Your brain at 1:00:00
Whether you’re a new runner, or experienced — your elevated heart rate and your blood pressure will continue to pump oxygen to your brain and body, even if you’re done with your running session. This will leave you feeling sharp and energized.
As noted before, the longer you run, the less the stress hormones are in control (cortisol) and the more pleasure hormones are released (dopamine). So, unless you’ve overworked yourself and depleted those hormones, these levels will remain elevated for a long time leaving you with a sense of pleasure, alertness and calm. You should aim to finish every workout “pleasantly fatigued” and not overworked or weakened. The more you practice the relaxation and efficiency of the ChiRunning technique, the less your body will have to produce stress-related hormones. It’s a win, win!
By focusing your mind on your body and the ChiRunning techniques, your mind gets another kind of workout, strengthening your ability to lazer in on a specific topic or project for longer periods of time. Focusing on learning something new while being physically actice is particularly good for the brain. This kind of “training” for your brain also adds to that feeling of calm and relaxation. Your mind is often jumping from one topic to another, giving you a feeling of overwhelm, confusion or lack of ability to focus. ChiRunning increases the positive brain activity of running.

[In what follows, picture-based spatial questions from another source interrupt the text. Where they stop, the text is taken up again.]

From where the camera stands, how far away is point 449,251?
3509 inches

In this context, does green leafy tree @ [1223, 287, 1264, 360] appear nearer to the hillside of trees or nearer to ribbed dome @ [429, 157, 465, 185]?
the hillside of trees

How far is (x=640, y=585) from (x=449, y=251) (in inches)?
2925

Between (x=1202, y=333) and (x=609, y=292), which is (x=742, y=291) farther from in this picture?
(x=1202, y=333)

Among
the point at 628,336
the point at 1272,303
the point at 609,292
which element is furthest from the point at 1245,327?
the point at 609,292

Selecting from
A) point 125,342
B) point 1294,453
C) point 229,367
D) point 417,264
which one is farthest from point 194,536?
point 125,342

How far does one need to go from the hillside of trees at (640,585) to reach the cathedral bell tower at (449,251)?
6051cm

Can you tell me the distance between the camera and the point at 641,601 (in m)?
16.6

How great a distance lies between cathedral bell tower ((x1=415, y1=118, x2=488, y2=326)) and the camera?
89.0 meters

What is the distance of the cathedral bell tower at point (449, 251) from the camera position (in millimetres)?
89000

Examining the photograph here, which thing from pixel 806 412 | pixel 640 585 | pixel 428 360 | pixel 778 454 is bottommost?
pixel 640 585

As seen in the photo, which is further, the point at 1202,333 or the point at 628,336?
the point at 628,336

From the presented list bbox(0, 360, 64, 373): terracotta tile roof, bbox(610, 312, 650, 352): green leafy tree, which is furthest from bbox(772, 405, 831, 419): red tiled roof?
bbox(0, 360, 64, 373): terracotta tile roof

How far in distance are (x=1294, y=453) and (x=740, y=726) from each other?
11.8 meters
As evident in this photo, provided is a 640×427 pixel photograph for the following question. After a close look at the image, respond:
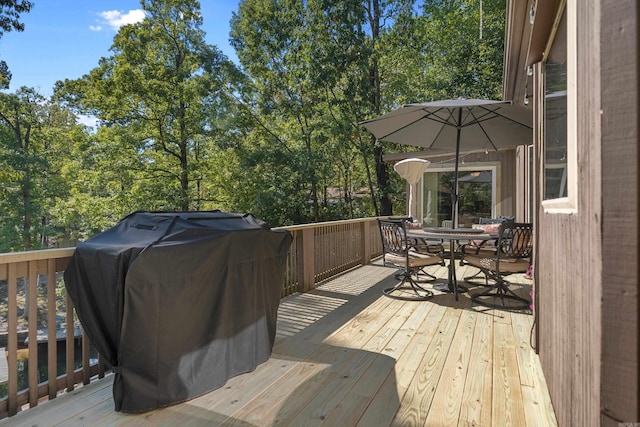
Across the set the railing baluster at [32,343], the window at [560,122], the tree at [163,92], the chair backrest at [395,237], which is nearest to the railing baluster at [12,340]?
the railing baluster at [32,343]

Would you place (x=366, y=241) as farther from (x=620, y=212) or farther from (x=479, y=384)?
(x=620, y=212)

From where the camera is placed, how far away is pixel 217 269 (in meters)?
2.24

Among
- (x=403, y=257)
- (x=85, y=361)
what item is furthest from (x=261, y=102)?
(x=85, y=361)

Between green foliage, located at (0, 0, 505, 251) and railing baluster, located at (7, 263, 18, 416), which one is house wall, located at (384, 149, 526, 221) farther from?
railing baluster, located at (7, 263, 18, 416)

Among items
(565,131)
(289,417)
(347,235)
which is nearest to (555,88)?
(565,131)

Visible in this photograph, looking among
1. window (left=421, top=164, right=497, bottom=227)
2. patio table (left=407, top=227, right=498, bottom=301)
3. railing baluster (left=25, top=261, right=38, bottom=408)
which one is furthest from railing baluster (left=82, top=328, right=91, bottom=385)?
window (left=421, top=164, right=497, bottom=227)

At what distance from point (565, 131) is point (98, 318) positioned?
8.13 feet

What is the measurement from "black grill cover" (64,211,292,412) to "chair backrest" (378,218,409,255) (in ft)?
7.63

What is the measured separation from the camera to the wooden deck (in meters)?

This story from a psychologist gives you a sense of the possibilities:
I was in the later miles of the run and was feeling a little tired. I found myself having to be more cognizant of my posture and then I took some breaths and connected inwards to Chi. I got the thought I was on one of those moving sidewalks (like in the airport), I pulled my core in focused on just lifting my feet. I got the sense that I did not have to ‘work’, I just had to relax and let the world come to me. Instead of pushing myself forward, I just focused on lifting and lowering my legs, moving my arms to the beat of the metronome (which became the rhythm of life) and holding my core (my center/peace). Universe/chi took care of the rest and moved me forward. Things came to me, I didn’t move to them.
It was beautiful and I was so grateful for the experience – Read Full Testimonial
A clear, focused mind – one of the gifts of ChiRunning.